TASK DIRECTIONS: Reproduce precisely the lines of the material below from the line containing "through' Unisex t-shirt" up to and including its last line. Pictures must not be copied.

DATA BLOCK:

________________________

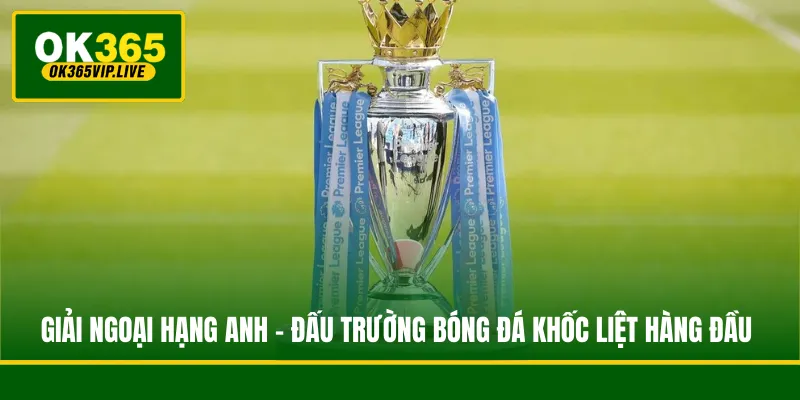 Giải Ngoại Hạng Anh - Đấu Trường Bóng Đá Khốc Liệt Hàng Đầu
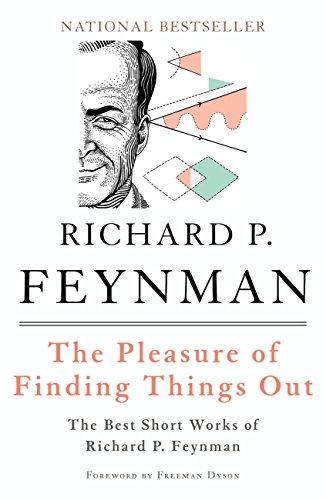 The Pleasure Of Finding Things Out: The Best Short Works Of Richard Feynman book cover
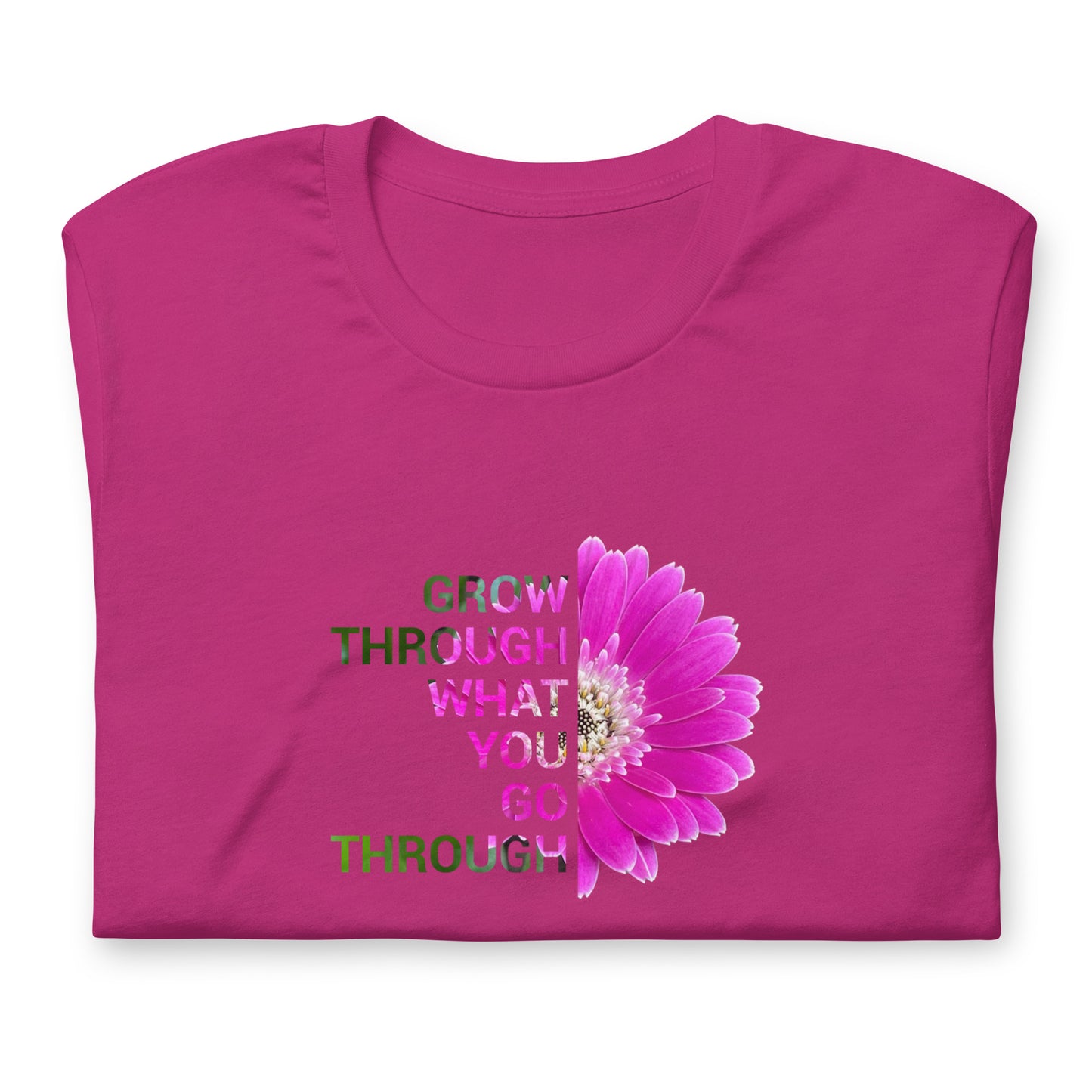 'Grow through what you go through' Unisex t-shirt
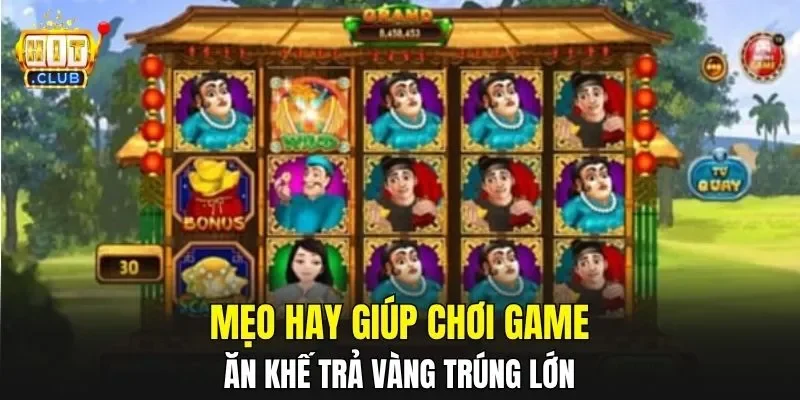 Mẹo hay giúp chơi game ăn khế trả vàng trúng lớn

________________________

EXPECTED OUTPUT:
 'Grow through what you go through' Unisex t-shirt
 Mẹo hay giúp chơi game ăn khế trả vàng trúng lớn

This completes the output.